Freed at last from the tyranny of “enhanced Class B” airspace, the VFR-only Citabria virtually leaped into the sky despite a load that was nearly at max gross weight.
We reached 500 feet well before the Cessna 172 that had taken off from runway 7 in front of us and we were cleared to make an early left turn for a northwest departure. This was a far cry from the almost iron-fisted display of IFR flying that had been the order of the day for nearly six weeks, adding to the sense of freedom. Tapping into the karma, I slowed the airplane and opened the window. Noisy, yeah, but worth it.
Once clear of the ECB, I we undertook some moderately aggressive aerobatics. My passenger, also a pilot, didn’t have the stomach for much, so we diverted to a nearby uncontrolled airport for some pattern work.
He flew the first pattern, a stately affair more in line with the Cessna 172 he normally flies. It was clean and competent, with a decent landing even though he hadn’t flown a tailwheel lately. Then it was my turn. I turned it up a notch, staying high and tight in the deserted pattern, then aggressively banking and slipping to the threshold.
I think he got the idea.
On his next pattern his turn to the runway was nearly a wingover. I don’t know whether the excessive bank was due to the fact that he wasn’t familiar with the sporty handling or whether we had unknowingly entered into a game of “Hey, watch this!”
I wasn’t much in the mood to find out, and was somewhat relieved when two other airplanes showed up to put an end to the more aggressive part of our game. We both flew a few more sedate patterns, with wheel landings and three-points, and then we moved to a nearby grass strip for a taste of nostalgia. I operate mostly from pavement, and I’m always amazed when I’m reminded how nicely airplanes land on a well-maintained dry grass strip.
All too soon, it was time to go home.
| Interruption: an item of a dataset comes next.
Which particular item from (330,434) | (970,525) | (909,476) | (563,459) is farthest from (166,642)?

I left the airport with a satisfied smile, glad to be free to fly on my terms instead of someone else’s. But at the same time, that brief bout of one-upsmanship gnawed a bit. We nipped it in the bud this time, but I can’t help but think of the variety of situations in which such a momentary lapse of reason might be all it would take to find grass in the windshield rather than in the tailwheel springs at the end of the flight.